A mother and four of her young children under seven were killed in their home yesterday by what Palestinian sources said were Israeli missiles which landed at their door during an armoured incursion into northern Gaza.
The Israeli military said it had been targeting nearby gunmen and suggested the deaths had been caused when explosives it said were being carried by two militants blew up. The children were about to eat breakfast when they were killed.
The deaths of the children, and the wounding of two older siblings, overshadowed efforts by Egypt to broker a ceasefire between Israel and the armed factions in Gaza. At least one militant and another unidentified man were killed by Israeli forces during the incursion.
Palestinian medics identified the dead children as sisters Rudina and Hana Abu Meatak, aged six and three; and their brothers, Saleh, four, and Mousad, 15 months. Their mother, Miyasar, who was in her late 30s, died later of wounds she sustained. Seven rockets were later fired into Israel, three claimed by Hamas in response to the deaths of the family.

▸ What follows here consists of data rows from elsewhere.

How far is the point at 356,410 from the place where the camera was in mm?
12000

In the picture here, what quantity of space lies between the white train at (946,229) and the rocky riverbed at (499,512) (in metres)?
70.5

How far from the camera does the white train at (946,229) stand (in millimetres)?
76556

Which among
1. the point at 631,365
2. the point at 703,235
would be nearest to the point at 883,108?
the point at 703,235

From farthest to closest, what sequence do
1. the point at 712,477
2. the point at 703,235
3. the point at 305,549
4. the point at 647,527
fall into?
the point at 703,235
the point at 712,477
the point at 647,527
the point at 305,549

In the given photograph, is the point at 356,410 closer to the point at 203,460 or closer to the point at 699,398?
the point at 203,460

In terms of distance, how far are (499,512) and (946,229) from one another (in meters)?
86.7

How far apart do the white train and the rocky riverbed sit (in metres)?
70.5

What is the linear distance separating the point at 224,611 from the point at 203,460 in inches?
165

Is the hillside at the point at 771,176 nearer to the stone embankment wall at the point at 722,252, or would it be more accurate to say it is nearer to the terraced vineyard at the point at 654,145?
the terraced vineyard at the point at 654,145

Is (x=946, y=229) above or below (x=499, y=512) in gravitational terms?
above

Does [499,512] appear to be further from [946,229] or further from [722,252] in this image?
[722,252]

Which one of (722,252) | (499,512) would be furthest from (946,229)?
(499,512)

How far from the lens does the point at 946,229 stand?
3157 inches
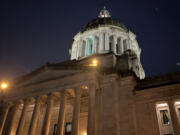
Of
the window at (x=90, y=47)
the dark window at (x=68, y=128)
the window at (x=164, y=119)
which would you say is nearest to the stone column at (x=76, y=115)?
the dark window at (x=68, y=128)

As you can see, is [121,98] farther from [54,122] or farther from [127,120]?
[54,122]

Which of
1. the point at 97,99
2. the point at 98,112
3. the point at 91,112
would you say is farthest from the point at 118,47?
the point at 91,112

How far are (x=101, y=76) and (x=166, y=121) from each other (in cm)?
928

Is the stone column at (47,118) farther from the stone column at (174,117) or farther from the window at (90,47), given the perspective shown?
the window at (90,47)

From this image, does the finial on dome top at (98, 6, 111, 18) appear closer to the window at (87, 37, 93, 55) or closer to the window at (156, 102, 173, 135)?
the window at (87, 37, 93, 55)

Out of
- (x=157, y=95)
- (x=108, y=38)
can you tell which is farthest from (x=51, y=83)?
(x=108, y=38)

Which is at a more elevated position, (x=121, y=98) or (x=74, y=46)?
(x=74, y=46)

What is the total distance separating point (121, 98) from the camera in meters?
23.4

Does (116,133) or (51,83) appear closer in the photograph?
(116,133)

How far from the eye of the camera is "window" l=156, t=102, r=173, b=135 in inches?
878

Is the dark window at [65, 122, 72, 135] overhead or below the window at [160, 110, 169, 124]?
below

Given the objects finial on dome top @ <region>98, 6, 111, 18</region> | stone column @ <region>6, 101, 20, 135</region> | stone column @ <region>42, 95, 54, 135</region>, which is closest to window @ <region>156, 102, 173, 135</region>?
stone column @ <region>42, 95, 54, 135</region>

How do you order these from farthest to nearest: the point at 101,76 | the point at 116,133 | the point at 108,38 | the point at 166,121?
the point at 108,38 → the point at 101,76 → the point at 166,121 → the point at 116,133

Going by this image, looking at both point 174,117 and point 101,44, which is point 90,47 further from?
point 174,117
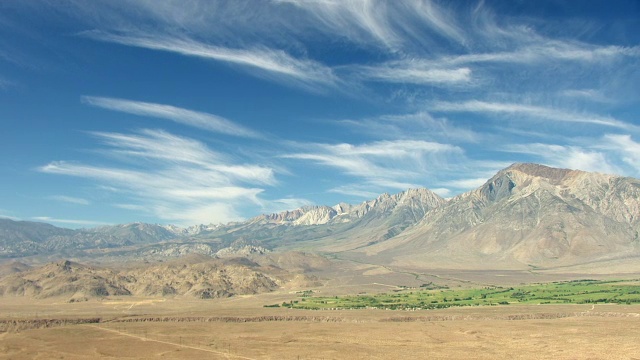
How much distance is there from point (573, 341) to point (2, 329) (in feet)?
435

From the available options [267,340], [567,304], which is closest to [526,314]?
[567,304]

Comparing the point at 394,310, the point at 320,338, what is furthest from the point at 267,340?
the point at 394,310

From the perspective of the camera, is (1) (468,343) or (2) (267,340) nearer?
(1) (468,343)

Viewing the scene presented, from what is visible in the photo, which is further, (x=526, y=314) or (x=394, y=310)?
(x=394, y=310)

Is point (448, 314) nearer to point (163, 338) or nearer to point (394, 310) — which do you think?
point (394, 310)

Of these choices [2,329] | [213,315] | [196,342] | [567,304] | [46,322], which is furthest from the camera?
[567,304]

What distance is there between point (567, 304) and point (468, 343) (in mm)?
90318

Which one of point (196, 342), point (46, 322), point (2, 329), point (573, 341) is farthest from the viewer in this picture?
point (46, 322)

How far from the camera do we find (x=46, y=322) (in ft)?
476

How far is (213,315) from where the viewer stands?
16138 centimetres

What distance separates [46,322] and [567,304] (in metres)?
158

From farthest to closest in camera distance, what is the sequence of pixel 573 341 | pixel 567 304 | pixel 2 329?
pixel 567 304 < pixel 2 329 < pixel 573 341

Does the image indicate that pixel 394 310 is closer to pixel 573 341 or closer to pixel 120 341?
pixel 573 341

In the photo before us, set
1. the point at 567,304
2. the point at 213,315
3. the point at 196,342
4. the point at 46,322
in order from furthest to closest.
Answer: the point at 567,304
the point at 213,315
the point at 46,322
the point at 196,342
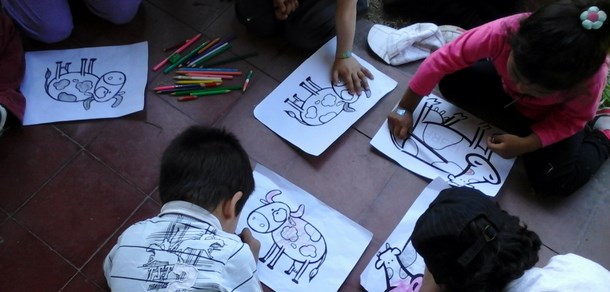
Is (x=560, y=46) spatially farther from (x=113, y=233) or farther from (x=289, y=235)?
(x=113, y=233)

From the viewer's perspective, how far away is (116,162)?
1162mm

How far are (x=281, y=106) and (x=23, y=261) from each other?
0.64 metres

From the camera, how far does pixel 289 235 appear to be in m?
1.07

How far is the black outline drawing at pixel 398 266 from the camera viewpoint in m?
1.02

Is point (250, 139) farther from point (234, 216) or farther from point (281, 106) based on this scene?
point (234, 216)

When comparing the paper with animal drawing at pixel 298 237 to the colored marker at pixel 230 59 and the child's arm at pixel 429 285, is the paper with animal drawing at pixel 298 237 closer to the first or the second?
the child's arm at pixel 429 285

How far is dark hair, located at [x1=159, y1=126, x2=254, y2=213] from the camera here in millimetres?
829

The Palestinian Centre for Human Rights said that, according to its preliminary investigation, around 20 armoured vehicles moved over a kilometre into northern Gaza at around 6am, and that at around 8.15am Israeli aircraft had fired a missile at a group of militants. The missile landed 10 metres away from the Meatak home, seriously injuring a militant, it said.
Less than a minute later, the PCHR said, two further missiles were launched at the same area, landing at the door of the same house and killing another militant. The centre said that shrapnel from the missiles destroyed the door and sprayed around the house, killing the children outright.
The Israeli military said there had been a big explosion after it had targeted two gunmen from the air "indicating the presence of bombs and explosives" in what it said had been large bags being carried by the gunmen on their backs. The military said it was a result of this explosion that the home had been damaged and "uninvolved civilians" hit.
The children's father, Ahmad Abu Meatak, told Associated Press that he was on his way to a nearby market when his home was hit. "What a black day. They killed my family," he said, sobbing outside the local hospital where the bodies were taken.
After contradictory Israeli signals in response to last week's offer by Hamas for a six-month ceasefire in Gaza, an Israeli official last night suggested that negotiations on the subject were unnecessary. Instead, he said, if Hamas halted the firing of mortars and rockets, Israel would respond by halting its own operations in Gaza.
The Israeli Defence Minister Ehud Barak laid the blame for civilian deaths on Hamas, saying: "Hamas is also responsible, by way of its activity within the civilian population, for part of the casualties among uninvolved civilians."
The PCHR condemned a "heinous crime" by the Israeli forces. Abu Mujahed, of the hardline Popular Resistance Committees, said: "The blood of the children will not be spilled in vain."